*Task description*
Only the lines from the one with "do, no, sign, traffic, enter, not, entry" through the end of the data below belong in the answer, restated word for word, pictures excluded.

Web page caption snippets
______

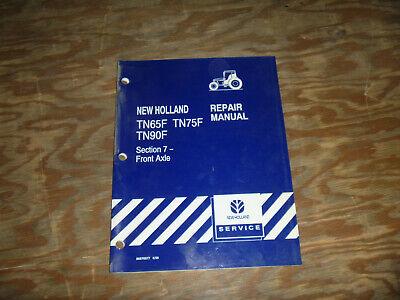 New Holland Tn65f Tn75f Tn90f Tractor Front Axle Shop Service Repair Manual
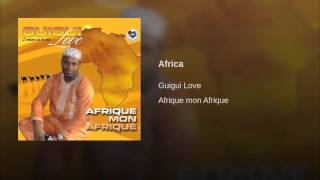 "GuiGui Love - AFRICA  (Official Audio Video) - ""Afrique mon Afrique"""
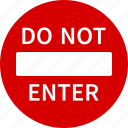 do, no, sign, traffic, enter, not, entry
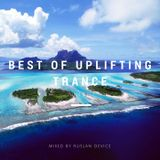 Ruslan Device - Best of Uplifting Trance [June 2017]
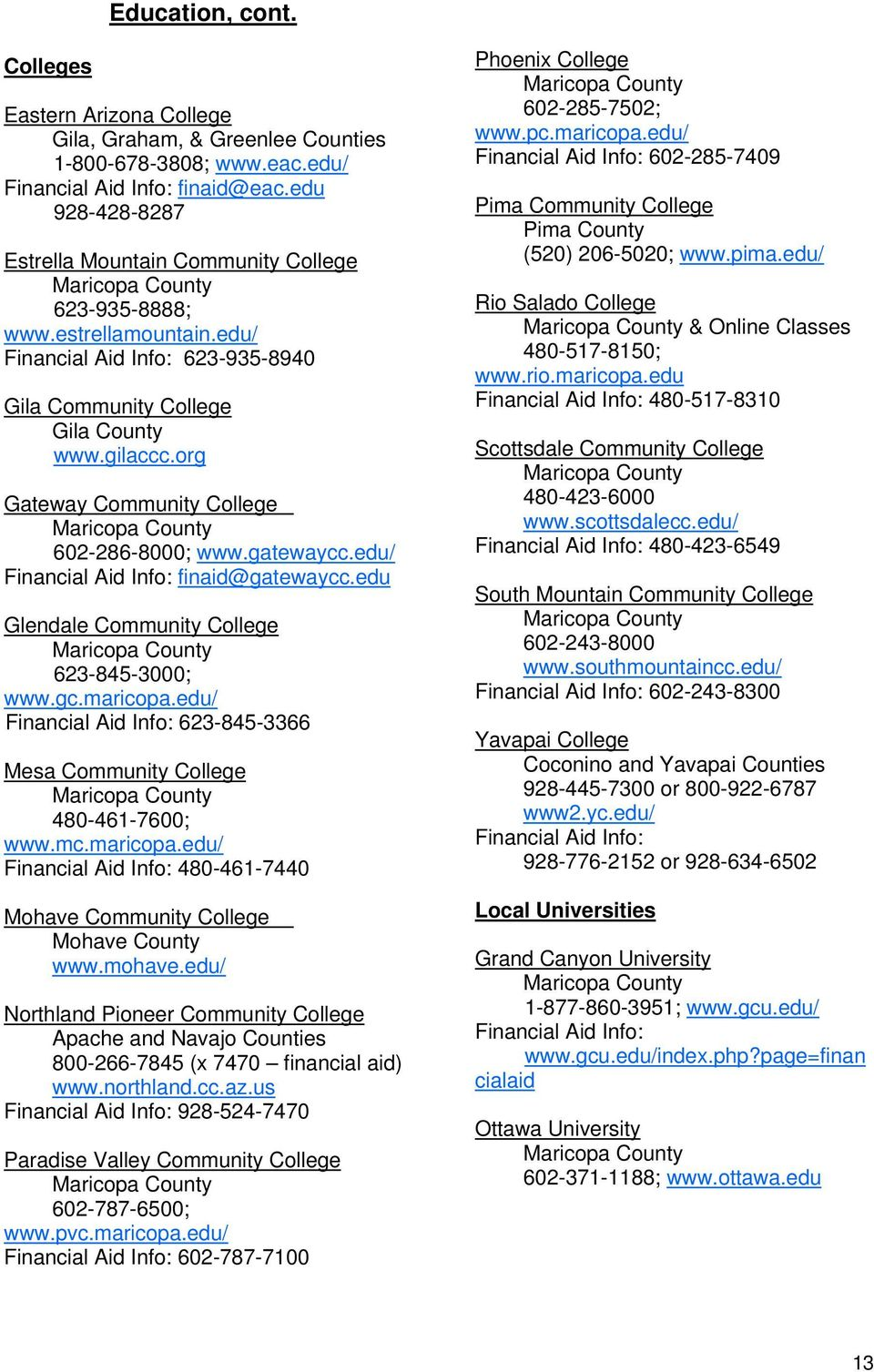 org Gateway Community College Maricopa County 602-286-8000; www.gatewaycc.edu/ Financial Aid Info: finaid@gatewaycc.edu Glendale Community College Maricopa County 623-845-3000; www.gc.maricopa.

______

*Written response*
 do, no, sign, traffic, enter, not, entry
 Ruslan Device - Best of Uplifting Trance [June 2017]
 org Gateway Community College Maricopa County 602-286-8000; www.gatewaycc.edu/ Financial Aid Info: finaid@gatewaycc.edu Glendale Community College Maricopa County 623-845-3000; www.gc.maricopa.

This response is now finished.